PASSAGE —
In the MapAid pipeline:

Pass 1: Sample title pages, introductions, conclusions on long documents (per intelligent sampling). Run multimodal ai_query to emit Dewey Decimal codes + Sudanese geographies + water-relevance flag. "Reduced AI processing volume by more than 70% while preserving classification quality."
Pass 2: For each water-flagged document, process every page through the Foundation Model API for OCR + well/borehole identifier entity recognition. Merge text from all pages into a unified document representation. Run schema-constrained ai_query to emit JSON records for site name / GPS / depth / water level / yield.

"For each water-relevant document, the pipeline processes every page rather than just the sampled subset used for classification. OCR is performed page by page using a multimodal model… During OCR, the system also applies an entity recognition approach, identifying well and borehole identifiers as anchor entities so that records spanning multiple pages can be linked back to a single site." (Source: sources/2026-05-11-databricks-unlocking-the-archives)

Mechanics¶

Pass 1 sampling strategy is informed by document length, with informative sections preferred. See concepts/intelligent-document-sampling.
Routing flag in pass 1 is a typed boolean / categorical column on a Delta table. Pass 2 reads that table, filters, and runs per-page extraction.
Pass 2 anchor-entity linking lets multi-page records (coords on page 3, depth on page 7, yield on page 12) merge into a single output record. Without anchor entities, multi-page records would arrive as fragmented JSON objects.
Pass 1 quality is gated by an inline LLM-as-judge (see patterns/llm-judge-as-inline-pipeline-stage). Sub-threshold pass-1 classifications go to manual review before pass 2 wastes budget on a document whose flag may be wrong.

Why this beats a single uniform pass¶

Cost: budget concentrated on the ~50% that earns it.
Quality: pass 2 runs on every page (no sampling) precisely because pass 1 already filtered the corpus down to the high-value subset.
Iterability: prompt changes for classification (pass 1) don't re-trigger expensive extraction (pass 2). Schema changes for extraction don't re-trigger classification.
Observability: the routing-flag column is a natural debugging surface — "why didn't this document show up in extracted records" resolves at pass 1's flag value, not at the end of a single monolithic pipeline.

DATA UNDER STUDY —
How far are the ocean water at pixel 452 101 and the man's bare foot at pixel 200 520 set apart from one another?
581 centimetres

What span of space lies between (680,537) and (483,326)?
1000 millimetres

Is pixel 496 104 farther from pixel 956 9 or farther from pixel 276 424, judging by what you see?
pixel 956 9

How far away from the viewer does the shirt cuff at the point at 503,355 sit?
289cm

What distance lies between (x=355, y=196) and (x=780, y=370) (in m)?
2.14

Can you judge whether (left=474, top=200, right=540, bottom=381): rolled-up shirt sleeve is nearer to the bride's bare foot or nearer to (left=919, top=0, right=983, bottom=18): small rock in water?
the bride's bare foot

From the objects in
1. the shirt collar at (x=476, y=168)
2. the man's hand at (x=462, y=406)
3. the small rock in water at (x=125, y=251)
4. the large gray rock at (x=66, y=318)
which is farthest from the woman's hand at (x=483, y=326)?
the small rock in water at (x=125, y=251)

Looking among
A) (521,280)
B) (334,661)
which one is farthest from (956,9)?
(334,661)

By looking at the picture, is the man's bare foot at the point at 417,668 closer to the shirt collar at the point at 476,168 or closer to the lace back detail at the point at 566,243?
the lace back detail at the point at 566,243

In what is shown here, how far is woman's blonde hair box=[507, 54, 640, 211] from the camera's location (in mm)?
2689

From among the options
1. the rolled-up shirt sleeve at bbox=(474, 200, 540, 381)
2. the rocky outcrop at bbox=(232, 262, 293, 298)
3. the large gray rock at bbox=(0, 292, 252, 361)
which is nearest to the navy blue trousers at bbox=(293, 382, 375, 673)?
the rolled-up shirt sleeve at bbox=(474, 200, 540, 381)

WHAT TO WORK ON —
1/ According to the passage, by how much did pass 1 reduce AI processing volume?
2/ Please return the passage text between "Why this beats" and "the high-value subset.", inclusive.
Answer from the passage alone, not the records.

LIST OF SOLUTIONS —
1/ By more than 70%.

2/
Why this beats a single uniform pass¶

Cost: budget concentrated on the ~50% that earns it.
Quality: pass 2 runs on every page (no sampling) precisely because pass 1 already filtered the corpus down to the high-value subset.